But I think I’ll need to see more of McGregor’s works before I can have my Eureka moment.
It begins promisingly (and dramatically) enough: To a tune from a Vivaldi opera, you have a rather conventional duet as the four corners of the space are lit up with torch lights. The flames flicker out to give way to LED lights. The future, it seems, is here.
And then FAR doesn’t go very far.
To be fair, this is a technically exceptional piece. No one can fault the 10 dancers of McGregor’s Random Dance company in terms of athleticism and skill, which was simply outstanding. There’s inventiveness, too, in the movements (a 50/50 collaboration between the performers and McGregor) — amid the balletic were the spastic and strange contortions, the seemingly unnatural and awkward actions (frantically jiggling one’s ribcage, the odd tickling gesture…).
But the hyperactive FAR’s machine gun-like way of unleashing this stream of diverse moves was just way too much for me to take in. If McGregor wants to bring science into the equation, then I’ve to say that as a whole, the choreography is something like all those squiggles, symbols and numbers you see on the blackboard of A Beautiful Mind.

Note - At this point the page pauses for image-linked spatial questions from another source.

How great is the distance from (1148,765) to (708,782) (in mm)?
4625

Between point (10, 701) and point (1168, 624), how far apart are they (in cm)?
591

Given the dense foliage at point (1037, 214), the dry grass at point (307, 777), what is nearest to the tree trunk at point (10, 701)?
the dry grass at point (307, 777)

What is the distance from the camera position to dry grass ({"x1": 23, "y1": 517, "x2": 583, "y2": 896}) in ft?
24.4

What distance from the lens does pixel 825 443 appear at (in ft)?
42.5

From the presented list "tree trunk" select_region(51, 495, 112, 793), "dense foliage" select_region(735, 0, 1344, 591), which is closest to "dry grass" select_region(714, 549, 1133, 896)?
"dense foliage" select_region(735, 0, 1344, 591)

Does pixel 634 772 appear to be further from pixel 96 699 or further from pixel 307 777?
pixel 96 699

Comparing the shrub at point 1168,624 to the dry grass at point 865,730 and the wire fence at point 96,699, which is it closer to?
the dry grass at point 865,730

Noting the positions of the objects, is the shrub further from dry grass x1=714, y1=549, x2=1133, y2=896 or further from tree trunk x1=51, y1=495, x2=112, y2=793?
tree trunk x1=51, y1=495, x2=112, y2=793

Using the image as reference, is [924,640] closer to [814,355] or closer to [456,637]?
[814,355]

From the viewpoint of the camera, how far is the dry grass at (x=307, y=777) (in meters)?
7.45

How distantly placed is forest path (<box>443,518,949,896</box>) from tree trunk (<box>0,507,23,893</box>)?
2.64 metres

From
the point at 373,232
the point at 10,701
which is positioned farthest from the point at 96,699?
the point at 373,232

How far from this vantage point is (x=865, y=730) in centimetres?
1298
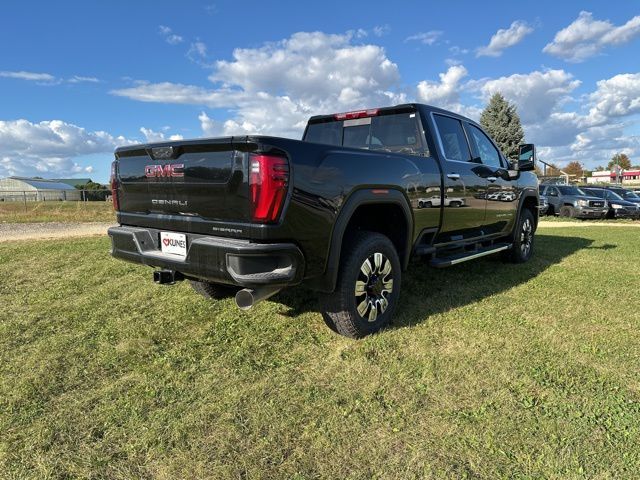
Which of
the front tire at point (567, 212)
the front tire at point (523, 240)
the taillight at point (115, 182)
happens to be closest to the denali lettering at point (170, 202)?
the taillight at point (115, 182)

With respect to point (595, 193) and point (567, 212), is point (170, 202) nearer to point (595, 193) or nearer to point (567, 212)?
point (567, 212)

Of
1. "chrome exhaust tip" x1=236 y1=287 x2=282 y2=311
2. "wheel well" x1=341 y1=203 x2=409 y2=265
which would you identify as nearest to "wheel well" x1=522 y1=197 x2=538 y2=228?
"wheel well" x1=341 y1=203 x2=409 y2=265

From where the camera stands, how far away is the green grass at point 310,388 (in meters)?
2.24

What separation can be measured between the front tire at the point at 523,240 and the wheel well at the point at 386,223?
3.28 m

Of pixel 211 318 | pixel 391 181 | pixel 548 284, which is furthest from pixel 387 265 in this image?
pixel 548 284

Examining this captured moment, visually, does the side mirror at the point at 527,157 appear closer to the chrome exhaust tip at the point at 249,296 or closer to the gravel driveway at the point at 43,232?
the chrome exhaust tip at the point at 249,296

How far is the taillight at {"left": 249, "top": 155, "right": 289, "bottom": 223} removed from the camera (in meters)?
2.88

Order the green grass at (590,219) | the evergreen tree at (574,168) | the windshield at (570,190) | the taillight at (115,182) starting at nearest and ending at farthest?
1. the taillight at (115,182)
2. the green grass at (590,219)
3. the windshield at (570,190)
4. the evergreen tree at (574,168)

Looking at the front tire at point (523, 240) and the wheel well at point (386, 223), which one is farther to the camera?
the front tire at point (523, 240)

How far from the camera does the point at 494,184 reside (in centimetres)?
579

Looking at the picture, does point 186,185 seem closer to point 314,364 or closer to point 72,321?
point 314,364

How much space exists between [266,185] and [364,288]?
1.29 metres

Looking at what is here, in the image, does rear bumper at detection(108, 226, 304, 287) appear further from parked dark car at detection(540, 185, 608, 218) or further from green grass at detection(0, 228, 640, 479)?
parked dark car at detection(540, 185, 608, 218)

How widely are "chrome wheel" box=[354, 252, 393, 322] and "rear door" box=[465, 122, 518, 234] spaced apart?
2248 mm
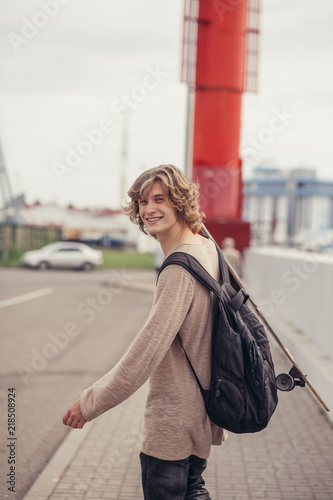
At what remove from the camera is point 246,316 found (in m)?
2.35

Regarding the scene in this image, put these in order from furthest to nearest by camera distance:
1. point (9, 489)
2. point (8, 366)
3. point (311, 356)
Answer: point (8, 366)
point (311, 356)
point (9, 489)

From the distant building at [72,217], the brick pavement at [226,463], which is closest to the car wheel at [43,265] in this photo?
the brick pavement at [226,463]

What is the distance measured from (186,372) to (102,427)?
10.9 ft

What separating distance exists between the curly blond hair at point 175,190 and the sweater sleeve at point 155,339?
10.6 inches

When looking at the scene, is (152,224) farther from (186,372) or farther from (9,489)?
(9,489)

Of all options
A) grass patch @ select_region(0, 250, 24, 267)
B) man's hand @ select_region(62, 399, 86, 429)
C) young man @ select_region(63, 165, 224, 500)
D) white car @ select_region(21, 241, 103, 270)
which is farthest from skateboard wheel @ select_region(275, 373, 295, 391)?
grass patch @ select_region(0, 250, 24, 267)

I used to be decent in algebra and calculus but I’m no Russell Crowe (Well, I did spot a few “plus” signs in FAR though).
There are *hints* of things, a sense of unease at points, for instance, but it really felt like he just threw all these brilliant physical phrases onstage and wait for things to coalesce in the viewer’s mind (I can’t believe I’m saying this but midway through FAR, I was yearning for some repetition).
For that much energy exploding onstage and that many wonderful bits of dancing, FAR was also just too cold.
And this is where the two other vital components come in: The much-vaunted LED lights of Lucy Carter and the much-vaunted musical score of Ben Frost.
I’m open to the idea that the frantic, the crazy nature of FAR’s dance elements would have been mesmerising had these two built up a world that befitted the experience. But unfortunately they didn’t.
Frost’s music, though full of ideas, blipping one moment, chugging heavily on a guitar the next, was a sonic plateau with no peaks. Carter’s manipulation of the LED lights board offered promises — the numbers counting down, elsewhere the stage turning an ominous orange — but mostly those 3,200 lights just… shimmer. It was so meh it made ALPHA’s own light show look like it was in the throes of IPPT.
I like very much McGregor’s notion of a “cognitive” approach to appreciating choreography (perhaps there’s a link there to Merce Cunningham), but I did wish the door was opened slightly wider. Was it too obtuse? Was it *stubbornly* obtuse? I’m willing to catch up with his ideas, but for now, FAR was a disappointing peek inside Wayne’s World.